** REQUIREMENT **
Reproduce the following lines without any alteration.

[Excerpts from a spatial reasoning dataset]
§
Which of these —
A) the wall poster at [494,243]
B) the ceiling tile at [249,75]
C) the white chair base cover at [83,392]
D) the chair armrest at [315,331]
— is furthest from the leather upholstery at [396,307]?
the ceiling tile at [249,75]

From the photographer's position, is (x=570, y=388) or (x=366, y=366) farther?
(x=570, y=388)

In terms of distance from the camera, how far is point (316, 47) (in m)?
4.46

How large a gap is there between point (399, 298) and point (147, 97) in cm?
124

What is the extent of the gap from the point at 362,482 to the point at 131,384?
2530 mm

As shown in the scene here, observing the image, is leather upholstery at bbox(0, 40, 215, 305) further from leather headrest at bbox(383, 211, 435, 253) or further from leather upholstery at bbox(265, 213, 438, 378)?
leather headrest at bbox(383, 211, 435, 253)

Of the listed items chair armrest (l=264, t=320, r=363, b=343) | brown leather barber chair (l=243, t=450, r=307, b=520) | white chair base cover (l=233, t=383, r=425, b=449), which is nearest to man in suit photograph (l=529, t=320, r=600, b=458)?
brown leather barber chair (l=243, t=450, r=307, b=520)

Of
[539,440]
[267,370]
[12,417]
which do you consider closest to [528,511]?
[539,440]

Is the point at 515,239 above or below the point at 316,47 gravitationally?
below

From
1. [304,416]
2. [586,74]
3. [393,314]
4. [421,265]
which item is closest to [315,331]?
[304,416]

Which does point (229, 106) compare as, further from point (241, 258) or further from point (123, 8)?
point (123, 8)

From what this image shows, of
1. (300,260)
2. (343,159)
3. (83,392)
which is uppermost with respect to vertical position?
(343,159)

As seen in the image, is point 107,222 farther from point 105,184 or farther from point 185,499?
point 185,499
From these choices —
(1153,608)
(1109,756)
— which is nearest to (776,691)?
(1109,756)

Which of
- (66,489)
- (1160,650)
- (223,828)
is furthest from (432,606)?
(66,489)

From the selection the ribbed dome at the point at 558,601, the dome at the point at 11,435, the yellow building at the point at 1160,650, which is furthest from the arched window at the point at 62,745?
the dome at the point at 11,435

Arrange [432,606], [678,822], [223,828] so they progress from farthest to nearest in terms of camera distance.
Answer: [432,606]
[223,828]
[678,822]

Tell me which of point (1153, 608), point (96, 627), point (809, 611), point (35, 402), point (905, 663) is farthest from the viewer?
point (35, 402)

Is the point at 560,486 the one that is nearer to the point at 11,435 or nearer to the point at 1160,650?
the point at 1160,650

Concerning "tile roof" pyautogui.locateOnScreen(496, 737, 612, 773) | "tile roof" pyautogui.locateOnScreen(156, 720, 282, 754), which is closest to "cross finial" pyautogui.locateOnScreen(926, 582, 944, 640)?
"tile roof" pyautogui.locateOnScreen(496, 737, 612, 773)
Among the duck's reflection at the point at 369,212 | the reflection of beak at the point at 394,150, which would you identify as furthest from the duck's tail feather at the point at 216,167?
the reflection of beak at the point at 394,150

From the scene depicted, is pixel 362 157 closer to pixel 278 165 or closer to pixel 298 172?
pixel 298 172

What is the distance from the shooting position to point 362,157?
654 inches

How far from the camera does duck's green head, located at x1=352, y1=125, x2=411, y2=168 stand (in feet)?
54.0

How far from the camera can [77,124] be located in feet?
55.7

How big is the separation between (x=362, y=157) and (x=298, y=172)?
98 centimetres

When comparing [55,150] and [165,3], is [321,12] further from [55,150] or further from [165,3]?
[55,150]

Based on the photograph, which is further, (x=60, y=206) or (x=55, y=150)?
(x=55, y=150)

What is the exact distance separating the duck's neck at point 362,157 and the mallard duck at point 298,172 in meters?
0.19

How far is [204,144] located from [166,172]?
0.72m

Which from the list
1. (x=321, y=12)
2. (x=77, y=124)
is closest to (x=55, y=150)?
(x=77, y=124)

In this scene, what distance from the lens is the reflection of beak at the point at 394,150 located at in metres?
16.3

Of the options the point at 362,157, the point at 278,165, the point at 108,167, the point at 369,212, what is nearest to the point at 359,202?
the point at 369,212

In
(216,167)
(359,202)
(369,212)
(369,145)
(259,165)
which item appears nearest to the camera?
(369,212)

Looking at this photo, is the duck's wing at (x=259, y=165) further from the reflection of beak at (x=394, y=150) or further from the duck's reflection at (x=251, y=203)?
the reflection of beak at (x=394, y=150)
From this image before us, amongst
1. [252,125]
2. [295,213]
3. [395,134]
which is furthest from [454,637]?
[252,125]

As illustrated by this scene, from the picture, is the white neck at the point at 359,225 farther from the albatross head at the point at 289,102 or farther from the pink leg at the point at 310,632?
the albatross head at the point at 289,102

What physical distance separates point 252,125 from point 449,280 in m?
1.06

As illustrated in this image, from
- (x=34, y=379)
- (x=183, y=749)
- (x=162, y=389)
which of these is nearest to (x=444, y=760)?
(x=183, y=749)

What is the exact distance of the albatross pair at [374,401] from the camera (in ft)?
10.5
§
** FINISHED ANSWER **
Which of these —
A) the wall poster at [494,243]
B) the ceiling tile at [249,75]
C) the white chair base cover at [83,392]
D) the chair armrest at [315,331]
— is furthest from the leather upholstery at [396,307]?
the ceiling tile at [249,75]

From the photographer's position, is (x=570, y=388) or (x=366, y=366) farther?
(x=570, y=388)

In terms of distance from the camera, how far is point (316, 47) (in m)?
4.46

How large a gap is there between point (399, 298) and point (147, 97) in cm?
124

What is the extent of the gap from the point at 362,482 to the point at 131,384?
2530 mm

As shown in the scene here, observing the image, is leather upholstery at bbox(0, 40, 215, 305) further from leather headrest at bbox(383, 211, 435, 253) or further from leather upholstery at bbox(265, 213, 438, 378)?
leather headrest at bbox(383, 211, 435, 253)

Of the listed items chair armrest (l=264, t=320, r=363, b=343) | brown leather barber chair (l=243, t=450, r=307, b=520) | white chair base cover (l=233, t=383, r=425, b=449), which is nearest to man in suit photograph (l=529, t=320, r=600, b=458)?
brown leather barber chair (l=243, t=450, r=307, b=520)

Of
[539,440]
[267,370]
[12,417]
which do you consider closest to [528,511]?
[539,440]

Is the point at 515,239 above or below the point at 316,47 gravitationally?
below

From
1. [304,416]
2. [586,74]
3. [393,314]
4. [421,265]
which item is closest to [315,331]?
[304,416]

Which does point (229, 106) compare as, further from point (241, 258) or further from point (123, 8)?
point (123, 8)

From what this image shows, of
1. (300,260)
2. (343,159)
3. (83,392)
which is uppermost with respect to vertical position?
(343,159)

As seen in the image, is point 107,222 farther from point 105,184 or farther from point 185,499?
point 185,499
From these choices —
(1153,608)
(1109,756)
— which is nearest to (776,691)?
(1109,756)

Which of
- (66,489)
- (1160,650)
- (223,828)
is furthest from (432,606)?
(66,489)

From the selection the ribbed dome at the point at 558,601, the dome at the point at 11,435, the yellow building at the point at 1160,650, which is furthest from the arched window at the point at 62,745?
the dome at the point at 11,435

Arrange [432,606], [678,822], [223,828] so they progress from farthest to nearest in terms of camera distance.
Answer: [432,606]
[223,828]
[678,822]

Tell me which of point (1153, 608), point (96, 627), point (809, 611), point (35, 402), point (905, 663) is farthest from the viewer?
point (35, 402)

Is the point at 560,486 the one that is nearer to the point at 11,435 or nearer to the point at 1160,650?
the point at 1160,650

Concerning "tile roof" pyautogui.locateOnScreen(496, 737, 612, 773) | "tile roof" pyautogui.locateOnScreen(156, 720, 282, 754), which is closest to "cross finial" pyautogui.locateOnScreen(926, 582, 944, 640)?
"tile roof" pyautogui.locateOnScreen(496, 737, 612, 773)
Among the duck's reflection at the point at 369,212 | the reflection of beak at the point at 394,150, which would you identify as furthest from the duck's tail feather at the point at 216,167?
the reflection of beak at the point at 394,150

From the scene depicted, is pixel 362 157 closer to pixel 278 165 or closer to pixel 298 172?
pixel 298 172

What is the distance from the shooting position to point 362,157?
654 inches

How far from the camera does duck's green head, located at x1=352, y1=125, x2=411, y2=168 stand (in feet)?
54.0

How far from the camera can [77,124] be located in feet?
55.7

How big is the separation between (x=362, y=157) and (x=298, y=172)?
98 centimetres

When comparing [55,150] and [165,3], is [321,12] further from [55,150] or further from [165,3]?
[55,150]

Based on the photograph, which is further, (x=60, y=206) or (x=55, y=150)?
(x=55, y=150)

What is the exact distance separating the duck's neck at point 362,157 and the mallard duck at point 298,172 in meters?
0.19

How far is [204,144] located from [166,172]?
0.72m

Which from the list
1. (x=321, y=12)
2. (x=77, y=124)
is closest to (x=55, y=150)?
(x=77, y=124)

In this scene, what distance from the lens is the reflection of beak at the point at 394,150 located at in metres?
16.3

Of the options the point at 362,157, the point at 278,165, the point at 108,167, the point at 369,212, what is nearest to the point at 359,202?
the point at 369,212

In
(216,167)
(359,202)
(369,212)
(369,145)
(259,165)
which item appears nearest to the camera?
(369,212)

Looking at this photo, is the duck's wing at (x=259, y=165) further from the reflection of beak at (x=394, y=150) or further from the duck's reflection at (x=251, y=203)?
the reflection of beak at (x=394, y=150)
From this image before us, amongst
1. [252,125]
2. [295,213]
3. [395,134]
which is furthest from [454,637]?
[252,125]

As illustrated by this scene, from the picture, is the white neck at the point at 359,225 farther from the albatross head at the point at 289,102 or farther from the pink leg at the point at 310,632?
the albatross head at the point at 289,102

What physical distance separates point 252,125 from point 449,280 in m?
1.06

As illustrated in this image, from
- (x=34, y=379)
- (x=183, y=749)
- (x=162, y=389)
which of these is nearest to (x=444, y=760)?
(x=183, y=749)

What is the exact distance of the albatross pair at [374,401] from the camera (in ft)?
10.5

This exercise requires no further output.